__TASK INSTRUCTIONS__
Render the material below as a Markdown table with the columns "Row" and "Content", from the line containing "From the photographer's" through the end of the material. Number each line, omit blank lines, and leave out the pictures.

------------

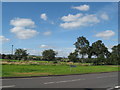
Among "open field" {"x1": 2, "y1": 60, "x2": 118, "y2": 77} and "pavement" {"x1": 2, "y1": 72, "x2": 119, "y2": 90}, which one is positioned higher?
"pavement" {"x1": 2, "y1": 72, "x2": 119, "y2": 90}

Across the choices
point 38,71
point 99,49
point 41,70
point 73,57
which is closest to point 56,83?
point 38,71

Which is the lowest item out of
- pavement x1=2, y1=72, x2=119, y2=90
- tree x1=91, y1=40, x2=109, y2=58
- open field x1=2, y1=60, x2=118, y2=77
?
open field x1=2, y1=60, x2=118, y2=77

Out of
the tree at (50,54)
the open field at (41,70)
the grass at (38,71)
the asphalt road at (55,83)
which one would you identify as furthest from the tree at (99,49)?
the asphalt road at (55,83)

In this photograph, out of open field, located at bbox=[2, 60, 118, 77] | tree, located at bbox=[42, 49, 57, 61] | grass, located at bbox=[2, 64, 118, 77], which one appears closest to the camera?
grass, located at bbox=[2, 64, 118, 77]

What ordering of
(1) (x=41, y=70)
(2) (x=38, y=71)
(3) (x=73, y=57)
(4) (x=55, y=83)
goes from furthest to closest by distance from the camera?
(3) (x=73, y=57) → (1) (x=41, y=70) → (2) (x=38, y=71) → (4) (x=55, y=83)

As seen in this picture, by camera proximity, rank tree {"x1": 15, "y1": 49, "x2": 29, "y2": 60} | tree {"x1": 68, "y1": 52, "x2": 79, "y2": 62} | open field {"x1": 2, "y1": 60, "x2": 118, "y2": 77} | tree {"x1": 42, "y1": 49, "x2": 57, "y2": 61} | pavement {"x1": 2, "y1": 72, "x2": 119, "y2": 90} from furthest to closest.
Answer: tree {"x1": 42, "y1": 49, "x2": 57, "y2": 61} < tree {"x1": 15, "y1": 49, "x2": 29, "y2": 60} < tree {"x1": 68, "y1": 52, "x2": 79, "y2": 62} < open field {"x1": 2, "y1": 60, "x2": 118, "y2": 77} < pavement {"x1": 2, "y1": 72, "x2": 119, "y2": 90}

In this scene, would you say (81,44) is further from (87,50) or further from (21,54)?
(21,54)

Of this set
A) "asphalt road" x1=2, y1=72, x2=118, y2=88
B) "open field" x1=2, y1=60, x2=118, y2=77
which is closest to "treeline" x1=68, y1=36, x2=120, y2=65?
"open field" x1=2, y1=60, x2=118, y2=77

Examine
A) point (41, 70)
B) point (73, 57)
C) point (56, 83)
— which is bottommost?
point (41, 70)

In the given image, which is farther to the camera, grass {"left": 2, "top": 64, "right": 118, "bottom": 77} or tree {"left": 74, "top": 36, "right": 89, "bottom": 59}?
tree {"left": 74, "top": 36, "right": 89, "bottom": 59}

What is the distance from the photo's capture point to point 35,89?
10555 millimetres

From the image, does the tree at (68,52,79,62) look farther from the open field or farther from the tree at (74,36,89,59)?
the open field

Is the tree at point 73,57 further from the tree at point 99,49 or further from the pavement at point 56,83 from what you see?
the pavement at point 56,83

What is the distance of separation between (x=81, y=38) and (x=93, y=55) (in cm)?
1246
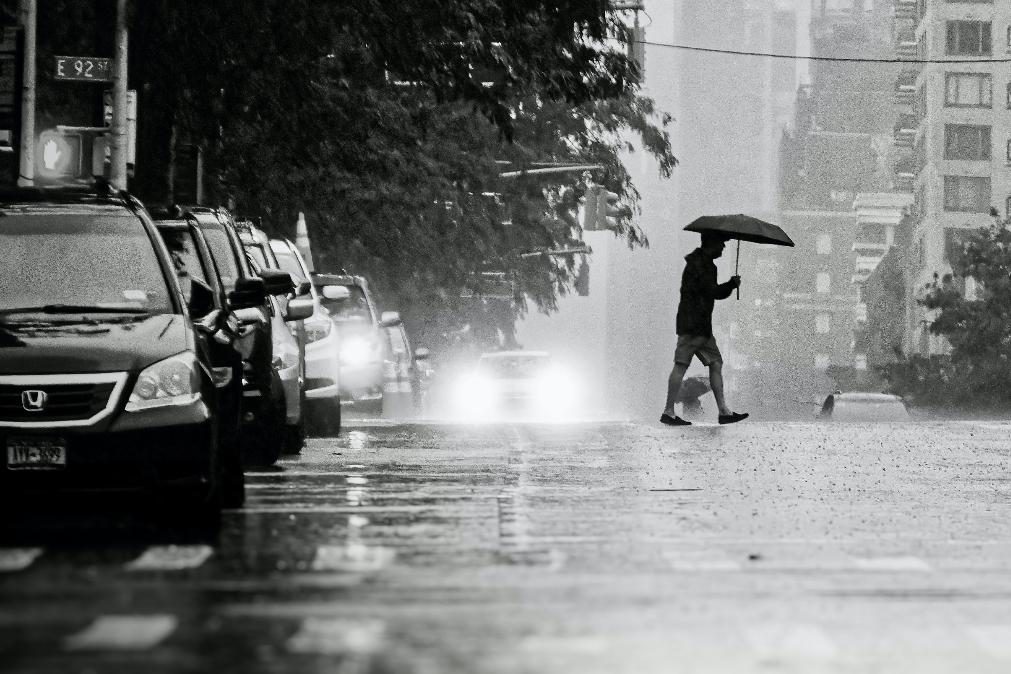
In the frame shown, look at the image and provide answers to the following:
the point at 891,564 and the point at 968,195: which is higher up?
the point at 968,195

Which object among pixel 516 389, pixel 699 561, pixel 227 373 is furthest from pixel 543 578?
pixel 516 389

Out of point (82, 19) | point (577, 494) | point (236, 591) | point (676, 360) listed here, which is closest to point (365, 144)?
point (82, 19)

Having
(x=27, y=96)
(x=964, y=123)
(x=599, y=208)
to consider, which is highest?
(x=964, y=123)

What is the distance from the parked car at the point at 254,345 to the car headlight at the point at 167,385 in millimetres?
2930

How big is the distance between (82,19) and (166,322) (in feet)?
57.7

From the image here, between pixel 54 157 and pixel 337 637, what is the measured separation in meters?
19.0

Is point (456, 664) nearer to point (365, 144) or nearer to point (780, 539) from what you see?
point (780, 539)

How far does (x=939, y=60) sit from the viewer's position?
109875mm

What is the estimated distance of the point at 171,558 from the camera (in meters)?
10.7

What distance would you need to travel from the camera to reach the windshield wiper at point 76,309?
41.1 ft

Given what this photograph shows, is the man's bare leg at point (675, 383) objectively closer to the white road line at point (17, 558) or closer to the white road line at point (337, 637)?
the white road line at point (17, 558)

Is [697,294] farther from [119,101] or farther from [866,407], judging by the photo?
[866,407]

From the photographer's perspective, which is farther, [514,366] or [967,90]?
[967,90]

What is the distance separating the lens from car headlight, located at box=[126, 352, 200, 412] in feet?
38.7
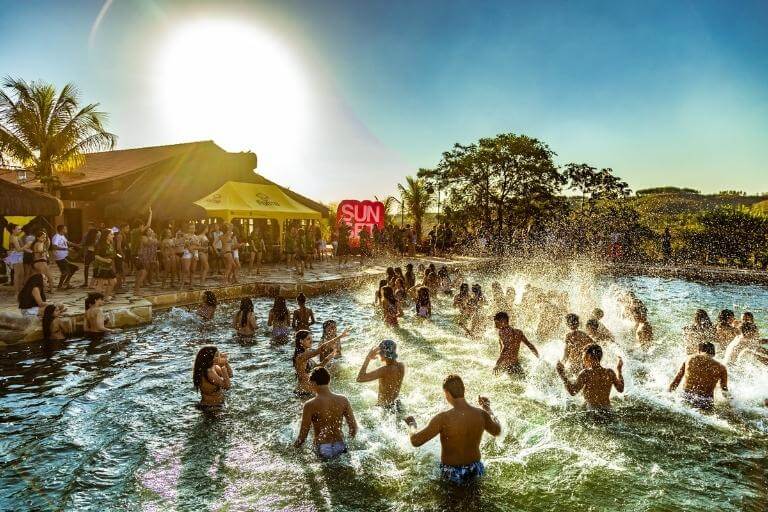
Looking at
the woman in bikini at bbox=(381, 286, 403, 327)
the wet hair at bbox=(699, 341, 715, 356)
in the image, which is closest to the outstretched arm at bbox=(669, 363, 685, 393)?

------------

__ANSWER TO THIS TASK__
| Row | Content |
|---|---|
| 1 | From the photographer's perspective, which is farther, [514,366] or [967,90]? |
| 2 | [967,90] |
| 3 | What is the distance separating the lens from car headlight, located at box=[126, 352, 200, 412] in feet? |
| 4 | 38.7 |
| 5 | Looking at |
| 6 | the woman in bikini at bbox=(381, 286, 403, 327) |
| 7 | the wet hair at bbox=(699, 341, 715, 356) |
| 8 | in the image, which is closest to the outstretched arm at bbox=(669, 363, 685, 393)? |